Arakan Müslümanlarının ve dünyanın birçok yerinde yaşayan Müslümanların problemleri çoğunlukla İngiliz kaynaklıdır. Filistin’den Keşmir’e, Arakan’dan Kıbrıs’a kadar tüm bu coğrafyaların İngiliz sömürgesi olduğunu unutmamak gerekir. İngilizler sömürdükleri bütün coğrafyalarda etnik ve dini yapıları birbirleri ile çatıştırarak zayıflatıp sömürmüşlerdir. Bu strateji İngilizler tarafından hemen hemen sömürdükleri bütün coğrafyalarda hayata geçirilmiştir. İngilizler çekildikten sonra da çekildikleri Keşmir, Filistin, Kıbrıs, Arakan, Bangladeş gibi bölgelerde büyük çatışmalar meydana gelmiştir. Arakan Müslümanları da İngiliz sömürüsünden üzerine düşen payı fazlasıyla almıştır. Arakan’da yaşayan Rohingya Müslümanlarıyla, Rakhine Budistleri arasında fitne çıkartılmış ve çatışma ortamı oluşturulmuştur. Özetle, İngilizlerin bugün Arakan Müslümanlarının yaşadığı zulümde payları oldukça büyüktür.
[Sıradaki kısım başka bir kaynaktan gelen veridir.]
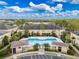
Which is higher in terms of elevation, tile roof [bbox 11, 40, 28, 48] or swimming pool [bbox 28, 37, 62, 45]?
swimming pool [bbox 28, 37, 62, 45]

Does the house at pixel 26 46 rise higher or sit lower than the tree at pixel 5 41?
lower

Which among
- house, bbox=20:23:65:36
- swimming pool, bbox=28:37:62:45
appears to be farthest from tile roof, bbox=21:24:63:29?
swimming pool, bbox=28:37:62:45

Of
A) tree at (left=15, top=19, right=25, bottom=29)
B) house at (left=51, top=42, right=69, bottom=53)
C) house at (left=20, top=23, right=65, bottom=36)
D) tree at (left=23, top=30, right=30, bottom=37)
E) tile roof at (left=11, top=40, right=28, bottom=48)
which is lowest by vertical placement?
house at (left=51, top=42, right=69, bottom=53)

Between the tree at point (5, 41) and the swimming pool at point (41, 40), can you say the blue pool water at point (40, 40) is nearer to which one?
the swimming pool at point (41, 40)

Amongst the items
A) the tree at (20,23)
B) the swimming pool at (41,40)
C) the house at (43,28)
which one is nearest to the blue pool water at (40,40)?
the swimming pool at (41,40)

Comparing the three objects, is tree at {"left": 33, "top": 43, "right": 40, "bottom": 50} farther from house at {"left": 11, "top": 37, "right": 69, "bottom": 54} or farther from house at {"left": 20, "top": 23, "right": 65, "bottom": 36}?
house at {"left": 20, "top": 23, "right": 65, "bottom": 36}

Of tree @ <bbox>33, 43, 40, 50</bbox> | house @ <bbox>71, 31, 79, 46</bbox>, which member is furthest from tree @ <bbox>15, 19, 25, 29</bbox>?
house @ <bbox>71, 31, 79, 46</bbox>

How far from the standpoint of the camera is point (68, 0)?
3.14 metres

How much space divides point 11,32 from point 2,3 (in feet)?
1.87

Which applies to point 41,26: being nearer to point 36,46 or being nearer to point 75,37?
point 36,46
İngilizlerin 1940’larda bölgeden ayrılması ile birlikte, Budistler Müslüman katliamına başlamışlardır. Bunlardan en korkuncu 1942 yılında olmuştur. Burma ordusunun desteklediği Budist çeteler yaklaşık 150 bin Arakanlı Müslümanı katletmiştir. Ve yine 1962’de darbe yönetime el koyan komünist General Ne Win’in hemen darbe sonrasında gerçekleştirdiği katliamlardır. 1962 ile 2011 arasında yapılan katliamın tam sayısı maalesef bilinmemektedir.
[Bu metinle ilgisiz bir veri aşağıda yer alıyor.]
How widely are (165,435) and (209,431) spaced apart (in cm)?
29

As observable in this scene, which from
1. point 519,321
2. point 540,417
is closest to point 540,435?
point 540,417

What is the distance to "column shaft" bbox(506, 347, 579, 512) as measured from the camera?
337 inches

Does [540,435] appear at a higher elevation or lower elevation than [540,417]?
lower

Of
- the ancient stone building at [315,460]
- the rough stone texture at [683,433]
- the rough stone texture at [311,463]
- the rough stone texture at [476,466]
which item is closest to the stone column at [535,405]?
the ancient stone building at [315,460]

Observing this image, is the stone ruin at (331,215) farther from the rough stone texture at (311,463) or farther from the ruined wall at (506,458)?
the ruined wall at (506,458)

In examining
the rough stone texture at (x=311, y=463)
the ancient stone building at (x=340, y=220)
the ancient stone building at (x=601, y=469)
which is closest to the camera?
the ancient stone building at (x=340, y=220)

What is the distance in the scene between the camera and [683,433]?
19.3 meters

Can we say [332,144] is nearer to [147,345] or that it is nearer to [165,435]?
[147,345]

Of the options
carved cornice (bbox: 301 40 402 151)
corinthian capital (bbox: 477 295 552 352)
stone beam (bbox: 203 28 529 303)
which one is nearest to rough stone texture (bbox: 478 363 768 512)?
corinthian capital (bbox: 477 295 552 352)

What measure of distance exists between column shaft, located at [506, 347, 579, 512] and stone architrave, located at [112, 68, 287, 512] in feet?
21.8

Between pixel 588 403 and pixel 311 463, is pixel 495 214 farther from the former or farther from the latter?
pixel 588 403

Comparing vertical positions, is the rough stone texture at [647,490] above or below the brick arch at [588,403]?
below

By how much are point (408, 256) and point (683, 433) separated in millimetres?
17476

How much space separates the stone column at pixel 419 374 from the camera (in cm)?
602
Özellikle Arakan bölgesinde bulunan petrol ve doğal gazdan dolayı bu bölgede hiç bir Müslüman istenmemektedir. Çin buradan kendi ülkesine boru hattı döşemiştir. Bundan dolayı bu bölgedeki bütün Müslümanların yerlerinden sürülmelerine dolaylı olarak destek vermiştir.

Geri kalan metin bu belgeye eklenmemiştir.